We divide the domain into two subdomains.

Subdomain 1: x+y > 0

f(x, y) = -(36x + 6y² + ln(x+y))

∂f/∂x = -(36 + 1/(x+y))

∂f/∂y = -(12y + 1/(x+y))

On this subdomain both derivatives are defined everywhere.

Therefore critical point occurs when both derivatives are 0.

Setting

-(36 + 1/(x+y)) = 0

yields

x+y = -1/36

Any such point (x,y) would not lie in this subdomain.

Therefore the function has no critical point on this subdomain.

Subdomain 2: x+y < 0

f(x, y) = -(36x + 6y² + ln(-(x+y)))

∂f/∂x = -(36 + 1/(x+y))

∂f/∂y = -(12y + 1/(x+y))

On this subdomain both derivatives are defined everywhere.

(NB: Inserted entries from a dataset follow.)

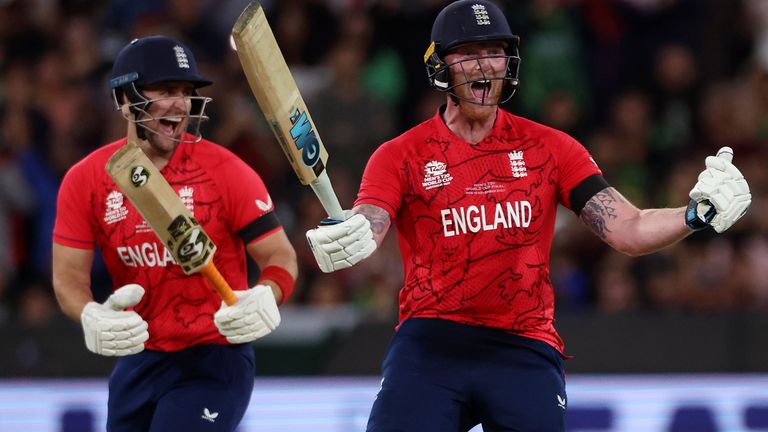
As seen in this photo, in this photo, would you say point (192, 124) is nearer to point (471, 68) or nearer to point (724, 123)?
point (471, 68)

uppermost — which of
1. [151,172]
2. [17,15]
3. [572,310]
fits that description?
[17,15]

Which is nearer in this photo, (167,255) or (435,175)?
(435,175)

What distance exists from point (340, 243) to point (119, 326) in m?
1.19

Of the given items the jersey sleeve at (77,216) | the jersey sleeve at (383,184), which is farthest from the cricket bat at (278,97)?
the jersey sleeve at (77,216)

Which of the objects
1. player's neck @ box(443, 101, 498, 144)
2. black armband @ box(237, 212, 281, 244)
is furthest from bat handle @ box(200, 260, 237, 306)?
player's neck @ box(443, 101, 498, 144)

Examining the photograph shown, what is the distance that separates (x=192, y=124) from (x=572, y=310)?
13.5 feet

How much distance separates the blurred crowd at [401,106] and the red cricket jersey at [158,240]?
12.5 feet

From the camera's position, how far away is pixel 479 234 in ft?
18.6

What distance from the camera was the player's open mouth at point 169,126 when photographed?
245 inches

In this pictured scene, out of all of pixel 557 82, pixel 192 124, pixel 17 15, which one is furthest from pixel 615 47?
pixel 192 124

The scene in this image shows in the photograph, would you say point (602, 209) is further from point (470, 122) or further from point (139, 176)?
point (139, 176)

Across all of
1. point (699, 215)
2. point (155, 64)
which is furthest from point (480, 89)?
point (155, 64)

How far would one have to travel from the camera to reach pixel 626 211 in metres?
5.68

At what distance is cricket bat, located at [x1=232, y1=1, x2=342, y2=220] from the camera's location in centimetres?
507
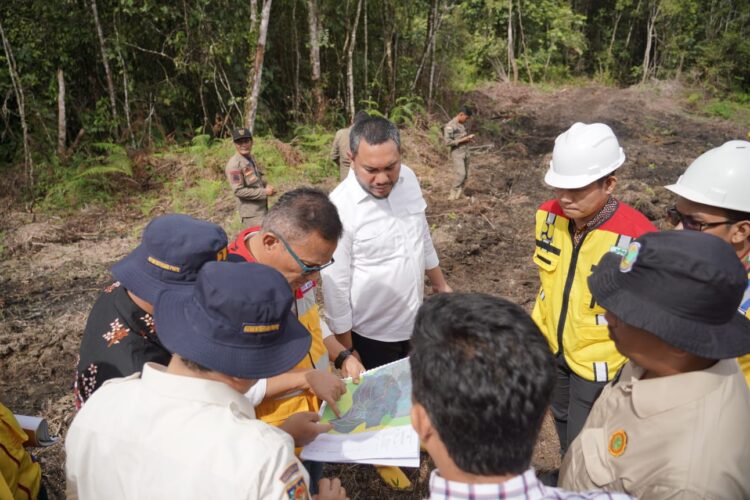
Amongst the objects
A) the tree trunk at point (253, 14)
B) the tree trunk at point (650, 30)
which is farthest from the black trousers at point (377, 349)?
the tree trunk at point (650, 30)

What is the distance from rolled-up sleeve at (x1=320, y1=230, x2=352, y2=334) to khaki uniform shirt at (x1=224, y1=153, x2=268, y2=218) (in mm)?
3237

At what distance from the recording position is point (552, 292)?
8.02 feet

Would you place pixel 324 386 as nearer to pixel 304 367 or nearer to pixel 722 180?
pixel 304 367

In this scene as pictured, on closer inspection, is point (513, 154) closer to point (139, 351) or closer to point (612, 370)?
point (612, 370)

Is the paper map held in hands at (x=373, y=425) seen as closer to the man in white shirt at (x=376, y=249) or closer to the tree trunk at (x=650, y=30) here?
the man in white shirt at (x=376, y=249)

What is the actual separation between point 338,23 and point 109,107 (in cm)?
523

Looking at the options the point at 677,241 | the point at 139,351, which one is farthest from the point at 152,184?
the point at 677,241

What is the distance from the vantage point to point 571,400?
2.45m

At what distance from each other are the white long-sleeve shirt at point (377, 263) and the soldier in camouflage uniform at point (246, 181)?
310 cm

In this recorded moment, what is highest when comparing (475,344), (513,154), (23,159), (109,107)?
(475,344)

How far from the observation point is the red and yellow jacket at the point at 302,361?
6.16 feet

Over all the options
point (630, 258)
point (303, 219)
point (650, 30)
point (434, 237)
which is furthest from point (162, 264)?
point (650, 30)

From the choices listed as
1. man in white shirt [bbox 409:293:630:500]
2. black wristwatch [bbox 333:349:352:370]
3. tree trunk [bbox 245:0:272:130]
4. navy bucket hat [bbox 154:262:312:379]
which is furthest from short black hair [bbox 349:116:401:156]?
tree trunk [bbox 245:0:272:130]

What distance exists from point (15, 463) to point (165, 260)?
2.69 ft
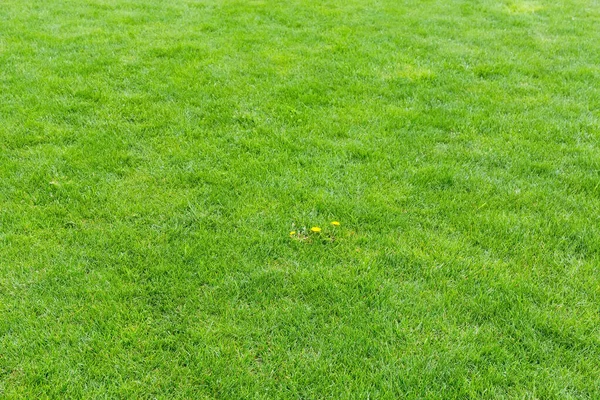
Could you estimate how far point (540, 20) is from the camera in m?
7.88

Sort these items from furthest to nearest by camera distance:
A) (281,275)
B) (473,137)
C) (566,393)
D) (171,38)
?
(171,38) → (473,137) → (281,275) → (566,393)

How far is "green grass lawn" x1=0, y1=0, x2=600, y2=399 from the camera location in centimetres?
267

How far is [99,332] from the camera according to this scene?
111 inches

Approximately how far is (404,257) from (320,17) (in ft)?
18.2

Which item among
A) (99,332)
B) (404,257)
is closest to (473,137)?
(404,257)

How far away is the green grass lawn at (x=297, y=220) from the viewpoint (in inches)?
105

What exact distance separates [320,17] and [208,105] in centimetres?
347

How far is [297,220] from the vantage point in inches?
144

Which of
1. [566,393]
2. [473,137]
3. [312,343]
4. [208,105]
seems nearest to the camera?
[566,393]

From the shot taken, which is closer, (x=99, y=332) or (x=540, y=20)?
(x=99, y=332)

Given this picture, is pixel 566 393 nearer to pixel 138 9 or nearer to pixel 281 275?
pixel 281 275

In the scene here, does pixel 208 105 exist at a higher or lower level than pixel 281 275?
higher

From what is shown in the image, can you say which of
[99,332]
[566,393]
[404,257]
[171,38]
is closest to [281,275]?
[404,257]

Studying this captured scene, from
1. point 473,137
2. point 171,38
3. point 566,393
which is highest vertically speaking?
point 171,38
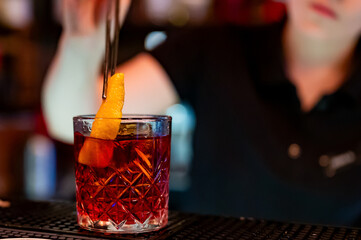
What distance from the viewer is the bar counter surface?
66 centimetres

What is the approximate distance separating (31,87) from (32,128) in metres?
0.30

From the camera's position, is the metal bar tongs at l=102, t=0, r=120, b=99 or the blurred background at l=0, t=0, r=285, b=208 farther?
the blurred background at l=0, t=0, r=285, b=208

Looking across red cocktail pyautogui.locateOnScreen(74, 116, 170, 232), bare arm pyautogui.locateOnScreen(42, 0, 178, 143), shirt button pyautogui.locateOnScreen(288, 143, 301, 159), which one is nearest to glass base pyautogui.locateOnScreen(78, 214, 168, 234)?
red cocktail pyautogui.locateOnScreen(74, 116, 170, 232)

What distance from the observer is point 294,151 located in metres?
1.59

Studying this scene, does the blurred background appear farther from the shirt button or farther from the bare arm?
the shirt button

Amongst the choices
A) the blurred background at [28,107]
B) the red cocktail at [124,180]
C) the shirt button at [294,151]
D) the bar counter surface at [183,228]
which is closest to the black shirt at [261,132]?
the shirt button at [294,151]

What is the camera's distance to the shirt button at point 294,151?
159cm

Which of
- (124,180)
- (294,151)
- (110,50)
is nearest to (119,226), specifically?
(124,180)

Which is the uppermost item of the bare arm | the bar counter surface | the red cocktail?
the bare arm

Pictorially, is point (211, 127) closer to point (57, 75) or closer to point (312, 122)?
point (312, 122)

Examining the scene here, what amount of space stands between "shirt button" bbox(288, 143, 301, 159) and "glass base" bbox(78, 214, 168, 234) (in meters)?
0.97

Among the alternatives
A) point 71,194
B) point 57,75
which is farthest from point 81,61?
point 71,194

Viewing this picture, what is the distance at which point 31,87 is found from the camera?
11.3 ft

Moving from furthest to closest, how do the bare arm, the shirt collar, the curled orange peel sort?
1. the shirt collar
2. the bare arm
3. the curled orange peel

Therefore critical point occurs when both derivatives are 0.

Setting ∂f/∂x = 0

-(36 + 1/(x+y)) = 0

yields

x+y = -1/36 (1)

Setting ∂f/∂y = 0

-(12y + 1/(x+y)) = 0

Substituting from (1)

-(12y - 36) = 0

Yields

y = 3

From (1)

x = -3 - 1/36

So the function has a critical point at (-3 - 1/36, 3).

To determine the nature of the critical point compute the second derivatives

∂²f/∂x² = 1/(x+y)²

∂²f/∂x∂y = ∂²f/∂y∂x = 1/(x+y)²

∂²f/dy² = -12 + 1/(x+y)²

The determinant

D = ∂²f/∂x² × ∂²f/dy² - ∂²f/∂x∂y × ∂²f/∂y∂x

= 1/(x+y)²(-12 + 1/(x+y)²) - (1/(x+y)²)²

= 1/(x+y)²(-12 + 1/(x+y)² - 1/(x+y)²)

= -12/(x+y)² < 0

The determinant is negative, so the critical point is a saddle point.